50.       The park police try to arrest you during your 7 hour (night) training run at the local state park because they think your are spotlighting deer.  Why else would    anyone be out on trails in the woods at 11:00 PM, miles from anywhere.- Yes
                         T-Shirt Etiquette

In the ultra running community the wearing of race T-Shirts has become a sign of accomplishment and fashion. Choosing just the right T-Shirt for that special occasion can be a daunting and difficult task. The following guidelines have been compiled to help the responsible T-shirt wearer avoid potential embarrassment and/or elevate their status.

1.  A shirt cannot be worn unless the wearer has participated in and finished the event. (crew, significant others and volunteers are exempt)
2.  Never wear a race shirt form any race shorter than the one you are participating in.(Exclusions: Pikes Peak Ascent and Imogene Pass Run at road Marathons)
2.  T-shirts for any race, less than a marathon distance, shouldn't be worn to an ultra event. It simply doesn't represent a high cool factor and sends a red flag regarding
     your rookiness. If you set a PR at Pikes Peak Marathon, definitely wear that shirt whenever possible.
3.  When returning to a race in which you previously finished, then wear the shirt from the first year you completed the race. Don't short change yourself by wearing the               shirt from the year before. It doesn't adequately display the feat of accomplishment or the consummate veteran status that you are due.
4.  Never wear a race shirt from the race you are about to run. It displays a lack of running integrity and real runners will think this is your first race.
5.  Wearing a T-shirt of the race, while currently running said race, is discouraged. It's like being at work and constantly announcing "I'm at work". Besides, you wont                    have the correct post race shirt then.
6.  Never wear a shirt from a run that you did not finish. To wear it is to say "I finished it".
7.  A DNF'er may wear a race shirt if... the letters DNF are boldly written on the shirt in question.
8.  During a race the wearing of shirt from a previously completed year is acceptable.
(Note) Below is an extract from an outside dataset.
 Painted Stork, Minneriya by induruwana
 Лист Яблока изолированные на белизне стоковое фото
Wear the oldest T-shirt you have (see guideline #3). This is probably a good                           practice because you now have no excuse to drop out since you've done it before.
9.  Runners should buy all crew members and, as appropriate, significant others (they let you run the race in the first place) T-shirts which can be worn without regard to                 running the race. (see guide #1)
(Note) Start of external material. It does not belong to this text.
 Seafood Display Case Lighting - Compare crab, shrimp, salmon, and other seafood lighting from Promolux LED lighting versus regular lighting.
10.  Volunteers have full T-shirt rights and all privileges pertaining thereto.
11.  No souvenir shirts!  Friends or anyone else not associated with the race may not wear a race shirt. If mom thinks that the Leadville shirt is lovely, tell he to send                  in her application early for next year so she can earn her own.
12.  Wear the race shirt of your last race at the current race pre race briefing. The more recent the race the better. This is a good conversation starter. However avoid the            tendency to explain how that it was a training run for this, and this is just a training run for the next, etc. It just sounds like your rationalizing mediocre performances.           Sometimes it's best to live in the here and now. ("I've never been more prepared for a race! this is the big one!)
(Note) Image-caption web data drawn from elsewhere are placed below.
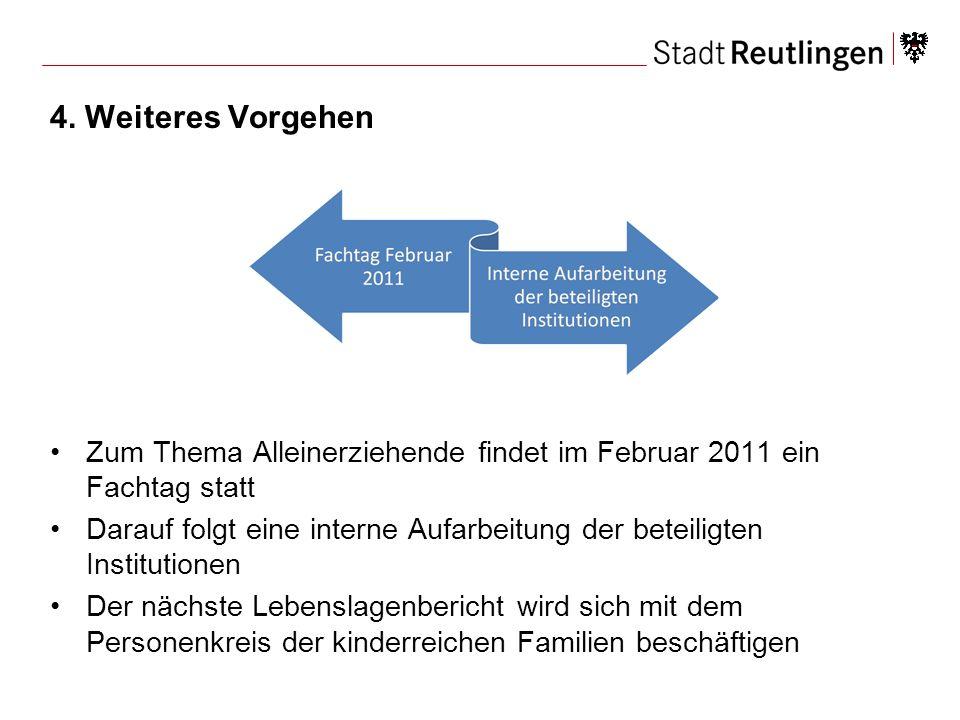 4. Weiteres Vorgehen Zum Thema Alleinerziehende findet im Februar 2011 ein Fachtag statt.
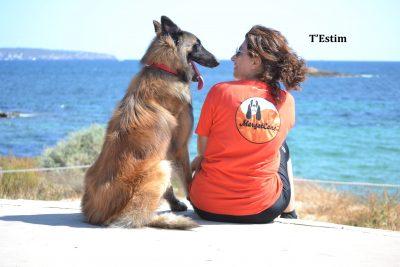 MargotCans, Socialización y Adiestramiento Canino. Mallorca Image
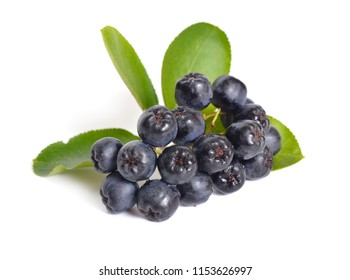 Aronia melanocarpa, called the black chokeberry. Isolated on white background.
13.  It must be clean (dried blood stains are okay)
14.  If you've finished Hardrock 100 then wear it as often as possible, since the race is so damn hard. (You are exempt from guideline #15)
15. Never wear a T-shirt that vastly out classes the event you're running (exception: see guideline #14) Example: Never wear a Western States 100 T-shirt at, say, Cool               Canyon. Too many roadies will feel put down. It's okay to wear a WS100 or Leadville or Wasatch T-shirt at ultrarunner cult events such as Gibson Ranch or Jim                    Skophammer 24. It's probably not okay to wear your Trans-America footrace T-Shirt to your local around-the-lake Fat Ass 50k unless you want to psyche out the                  competition.
16.  A corollary: never wear a blatantly prestigious T-shirt downtown. People will just think you have a big head, which you do.
17.  If you don't know what things like DNF, WS100 or Crew are, then you shouldn't wear any race shirt until you know what they mean.  T-shirts must be used sensitively.          Worn responsibly, they can help expand one's consciousness and immerse you in a great conversation with your ultra brethren. Worn stupidly, they can cause blisters,        vacant stares, sprained ankles, and cause social anxiety.  NOTE: Publicly these guidelines will be denied and possibly ridiculed by ultra runners, but privately and when      discussed confidentially, they sing a different tune.

Creative Responses to the question "Why do you run ultras?" or "Why would you want to do that to your body?"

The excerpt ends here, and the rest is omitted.